According to National Geographic, the Irish began celebrating the holiday in the eighteenth century to honor the death of the patron saint Saint Patrick who brought Christianity to Ireland. On the believed date of his death, March 17, pubs were closed and the Irish would attend mass. St. Patrick’s Day’s History reports the first St. Patrick’s Day celebration in America as a parade held in Boston in 1737. March 17 was celebrated in New York by Washington’s soldiers of Irish descent in the Continental Army. The holiday was popularized by Irish immigrants and those of Irish descent in the United States, not by people living in Ireland itself. In the twenty-first century, St. Patrick’s Day is used to attract tourists to Ireland.

St. Patrick’s Day is celebrated by eating and drinking. Meals consisting of corned beef and cabbage are very popular. ABC News recognized that the Irish would usually eat bacon or lamb on this holiday, but corned beef was much more accessible for immigrants in the United States, and so it became the norm. Originally, St. Patrick’s Day was one of the few days where Lenten food and alcohol restrictions were temporarily removed. This is what inspired the tradition of heavy drinking on this holiday.

The shamrock has long symbolized St. Patrick’s Day. CNN wrote that, according to legend, St. Patrick used the three leaves of the shamrock to explain the Holy Trinity. A sacred plant in ancient Ireland, the shamrock symbolized spring and rebirth. Americans often confuse the three-leaf shamrock plant with a four-leaf clover.

Leprechauns, probably stemming from Celtic belief in fairies, have come to represent the holiday.

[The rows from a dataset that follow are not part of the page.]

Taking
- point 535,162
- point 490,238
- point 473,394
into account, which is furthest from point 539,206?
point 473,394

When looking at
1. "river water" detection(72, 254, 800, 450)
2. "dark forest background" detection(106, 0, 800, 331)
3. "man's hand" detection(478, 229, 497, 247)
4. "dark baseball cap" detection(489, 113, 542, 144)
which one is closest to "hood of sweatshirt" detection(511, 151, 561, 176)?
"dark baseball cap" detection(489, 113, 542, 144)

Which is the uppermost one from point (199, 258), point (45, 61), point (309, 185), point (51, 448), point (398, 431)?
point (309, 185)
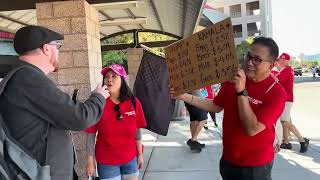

According to Irish Central, wearing green made one invisible to leprechauns. Pinching started as a way to remind each other to wear green. The tradition of wearing green has been adopted on a global scale. Some American baseball teams, such as the Boston Red Sox wear green uniforms on March 17.

Although St. Patrick’s Day is very Americanized, the celebration of Irish heritage and culture is practiced worldwide.